Do I really need to go over everything and add \index{}?

Unfortunately yes. At best even if you write a script to automate it you will end up with a concordance, and a concordance is not an index.

In my opinion it is actually better to postpone the writing of the index to the time the book is almost ready. Writing an index is an art and most publishers employ "human indexers" to write an index that is useful and serves its function.

Since luckily, you missed it the first time round this is a good time to give it a bit of a thought and planning, before you delve into it.

The most important points to consider when developing an index, is categorization and consistency. Think of the likely readers of your book (or even the older you that will forget what the younger you wrote) and provide headings that are likely to be used when searching for information. Consider for example a historical book, describing early ships and their trade routes. It can be meaningless for example to just index the ship name by one word.
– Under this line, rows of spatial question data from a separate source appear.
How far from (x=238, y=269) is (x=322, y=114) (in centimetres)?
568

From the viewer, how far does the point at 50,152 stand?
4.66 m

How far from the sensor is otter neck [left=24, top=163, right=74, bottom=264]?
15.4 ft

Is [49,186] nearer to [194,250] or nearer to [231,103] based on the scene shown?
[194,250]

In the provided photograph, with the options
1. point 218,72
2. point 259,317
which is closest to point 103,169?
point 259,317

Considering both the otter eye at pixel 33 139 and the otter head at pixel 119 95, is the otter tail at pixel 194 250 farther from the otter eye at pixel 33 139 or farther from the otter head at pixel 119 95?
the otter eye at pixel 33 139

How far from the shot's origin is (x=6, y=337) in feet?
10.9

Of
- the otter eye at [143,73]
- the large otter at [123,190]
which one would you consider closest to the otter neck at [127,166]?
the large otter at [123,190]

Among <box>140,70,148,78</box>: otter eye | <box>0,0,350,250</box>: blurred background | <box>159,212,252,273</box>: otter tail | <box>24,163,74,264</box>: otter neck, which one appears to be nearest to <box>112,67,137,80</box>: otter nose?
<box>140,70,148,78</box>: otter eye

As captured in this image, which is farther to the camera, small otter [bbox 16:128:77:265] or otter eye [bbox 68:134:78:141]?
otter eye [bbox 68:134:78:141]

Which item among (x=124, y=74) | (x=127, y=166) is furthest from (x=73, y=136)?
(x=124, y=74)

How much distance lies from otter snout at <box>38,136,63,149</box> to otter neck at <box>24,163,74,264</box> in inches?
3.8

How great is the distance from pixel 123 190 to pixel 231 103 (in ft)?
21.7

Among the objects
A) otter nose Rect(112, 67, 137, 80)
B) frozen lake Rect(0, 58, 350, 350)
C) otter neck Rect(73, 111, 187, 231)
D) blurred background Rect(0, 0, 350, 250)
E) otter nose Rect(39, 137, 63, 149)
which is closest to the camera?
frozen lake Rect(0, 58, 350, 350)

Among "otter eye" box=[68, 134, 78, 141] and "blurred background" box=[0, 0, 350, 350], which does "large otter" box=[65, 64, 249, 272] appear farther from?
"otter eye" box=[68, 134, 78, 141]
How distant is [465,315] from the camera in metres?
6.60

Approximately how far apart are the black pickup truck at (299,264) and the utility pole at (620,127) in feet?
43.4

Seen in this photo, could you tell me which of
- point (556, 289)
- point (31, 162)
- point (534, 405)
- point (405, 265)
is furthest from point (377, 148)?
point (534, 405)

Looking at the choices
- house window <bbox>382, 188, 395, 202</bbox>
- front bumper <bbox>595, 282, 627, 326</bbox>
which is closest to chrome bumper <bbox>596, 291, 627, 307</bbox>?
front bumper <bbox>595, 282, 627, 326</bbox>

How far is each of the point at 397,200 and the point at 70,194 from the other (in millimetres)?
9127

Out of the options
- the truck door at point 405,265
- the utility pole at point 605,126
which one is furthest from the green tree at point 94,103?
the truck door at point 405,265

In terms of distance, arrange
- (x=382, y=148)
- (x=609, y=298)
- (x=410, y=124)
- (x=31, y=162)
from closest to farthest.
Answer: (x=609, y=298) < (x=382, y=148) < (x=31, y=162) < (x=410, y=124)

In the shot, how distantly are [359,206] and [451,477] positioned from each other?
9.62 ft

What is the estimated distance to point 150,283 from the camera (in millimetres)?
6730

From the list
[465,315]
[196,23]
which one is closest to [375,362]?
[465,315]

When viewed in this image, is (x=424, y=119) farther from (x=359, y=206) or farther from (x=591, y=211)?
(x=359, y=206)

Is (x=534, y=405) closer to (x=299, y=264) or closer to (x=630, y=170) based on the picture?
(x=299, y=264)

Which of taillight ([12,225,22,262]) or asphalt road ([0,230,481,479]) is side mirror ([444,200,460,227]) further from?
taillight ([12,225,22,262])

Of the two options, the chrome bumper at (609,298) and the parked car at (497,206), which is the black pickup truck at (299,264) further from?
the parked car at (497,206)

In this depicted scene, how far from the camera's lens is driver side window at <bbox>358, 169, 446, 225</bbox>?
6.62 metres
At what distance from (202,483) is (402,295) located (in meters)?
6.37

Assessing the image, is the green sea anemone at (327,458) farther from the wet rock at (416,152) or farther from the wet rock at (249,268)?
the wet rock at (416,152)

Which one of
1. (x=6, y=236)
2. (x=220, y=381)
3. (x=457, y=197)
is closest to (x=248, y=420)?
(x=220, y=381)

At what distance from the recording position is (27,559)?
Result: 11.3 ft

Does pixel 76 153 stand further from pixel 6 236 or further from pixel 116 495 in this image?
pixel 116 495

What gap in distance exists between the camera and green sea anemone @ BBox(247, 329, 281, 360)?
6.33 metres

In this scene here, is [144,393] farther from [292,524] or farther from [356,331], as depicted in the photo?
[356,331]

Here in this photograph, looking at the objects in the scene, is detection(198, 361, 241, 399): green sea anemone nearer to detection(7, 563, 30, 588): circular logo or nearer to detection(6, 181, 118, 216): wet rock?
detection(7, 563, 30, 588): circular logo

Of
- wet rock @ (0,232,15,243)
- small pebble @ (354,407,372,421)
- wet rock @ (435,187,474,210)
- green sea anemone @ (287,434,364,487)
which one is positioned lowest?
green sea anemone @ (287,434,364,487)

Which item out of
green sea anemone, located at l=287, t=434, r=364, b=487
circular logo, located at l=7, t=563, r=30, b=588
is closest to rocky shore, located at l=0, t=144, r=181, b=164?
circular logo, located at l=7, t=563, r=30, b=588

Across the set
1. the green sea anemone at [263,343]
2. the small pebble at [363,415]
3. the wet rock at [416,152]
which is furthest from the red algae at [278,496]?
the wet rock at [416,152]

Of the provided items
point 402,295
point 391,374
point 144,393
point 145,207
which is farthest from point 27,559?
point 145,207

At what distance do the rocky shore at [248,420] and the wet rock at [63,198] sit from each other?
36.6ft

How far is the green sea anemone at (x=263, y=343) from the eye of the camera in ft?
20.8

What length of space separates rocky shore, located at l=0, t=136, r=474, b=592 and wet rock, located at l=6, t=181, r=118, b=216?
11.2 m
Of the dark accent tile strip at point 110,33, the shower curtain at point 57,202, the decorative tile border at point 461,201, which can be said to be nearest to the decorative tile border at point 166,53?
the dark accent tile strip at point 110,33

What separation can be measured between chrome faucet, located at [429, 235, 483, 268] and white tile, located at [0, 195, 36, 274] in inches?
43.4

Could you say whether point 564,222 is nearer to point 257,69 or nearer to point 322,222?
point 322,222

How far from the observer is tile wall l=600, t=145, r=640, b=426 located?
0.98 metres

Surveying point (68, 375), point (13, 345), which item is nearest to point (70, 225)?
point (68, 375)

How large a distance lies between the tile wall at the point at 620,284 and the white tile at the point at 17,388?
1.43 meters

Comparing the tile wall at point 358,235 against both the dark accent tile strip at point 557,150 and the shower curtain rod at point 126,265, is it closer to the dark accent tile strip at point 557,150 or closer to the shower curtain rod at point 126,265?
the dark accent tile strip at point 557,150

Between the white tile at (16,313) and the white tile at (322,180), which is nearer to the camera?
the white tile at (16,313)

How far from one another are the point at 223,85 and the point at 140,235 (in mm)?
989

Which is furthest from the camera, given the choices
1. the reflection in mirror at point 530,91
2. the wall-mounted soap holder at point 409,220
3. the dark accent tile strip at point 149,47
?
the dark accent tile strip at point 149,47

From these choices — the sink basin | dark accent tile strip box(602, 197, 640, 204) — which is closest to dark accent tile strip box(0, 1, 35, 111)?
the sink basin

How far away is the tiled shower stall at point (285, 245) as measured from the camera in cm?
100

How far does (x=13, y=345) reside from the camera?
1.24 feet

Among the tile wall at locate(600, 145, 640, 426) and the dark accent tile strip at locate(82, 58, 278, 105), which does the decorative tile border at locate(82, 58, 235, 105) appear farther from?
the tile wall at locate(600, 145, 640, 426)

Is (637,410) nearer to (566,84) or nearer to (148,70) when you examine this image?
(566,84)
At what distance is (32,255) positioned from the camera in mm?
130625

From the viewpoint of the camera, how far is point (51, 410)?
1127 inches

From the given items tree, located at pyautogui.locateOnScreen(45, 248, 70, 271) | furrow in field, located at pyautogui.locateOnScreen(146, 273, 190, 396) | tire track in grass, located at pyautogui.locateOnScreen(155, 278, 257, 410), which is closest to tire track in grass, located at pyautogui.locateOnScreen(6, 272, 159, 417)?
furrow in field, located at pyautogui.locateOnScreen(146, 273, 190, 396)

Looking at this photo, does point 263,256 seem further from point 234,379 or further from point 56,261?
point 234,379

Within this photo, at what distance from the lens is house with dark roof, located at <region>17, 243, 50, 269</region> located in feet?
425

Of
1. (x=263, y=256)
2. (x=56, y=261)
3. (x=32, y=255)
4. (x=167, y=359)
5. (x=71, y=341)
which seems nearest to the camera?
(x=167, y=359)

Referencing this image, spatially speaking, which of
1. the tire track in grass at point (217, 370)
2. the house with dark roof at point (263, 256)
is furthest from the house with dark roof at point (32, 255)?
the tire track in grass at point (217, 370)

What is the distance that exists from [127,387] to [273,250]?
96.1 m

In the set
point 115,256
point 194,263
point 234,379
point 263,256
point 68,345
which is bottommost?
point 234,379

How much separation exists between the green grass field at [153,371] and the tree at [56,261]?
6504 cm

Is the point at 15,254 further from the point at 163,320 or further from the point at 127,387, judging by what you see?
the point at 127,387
Consider the following MWE:

\DeclareRobustCommand{\ship}[1]{\textit{#1}\index{Steam ships!#1}}
\DeclareRobustCommand{\AUports}[1]{\textit{#1}\index{Austalia ports!#1}}
  One of the early steam ships to sail to \AUports{Melbourne} 
  was the \ship{Africa}. Its maiden trip was on the 1.1.1870 and 
  its last trip ten years later on the 13.12.1880. 

I have used a heading to categorize the ship as a steam ship (you can add macros as necessary) and provided a second one to classify Melbourne as a port. By creating a number of commonly used categories around your topic you can also ensure that you have a good classification system as well as providing consistency. As you might have probably noticed the ship's name is typeset in italics, to comply with the Oxford Style Guide and by creating a macro both the indexing as well as the typesetting are done correctly and efficiently.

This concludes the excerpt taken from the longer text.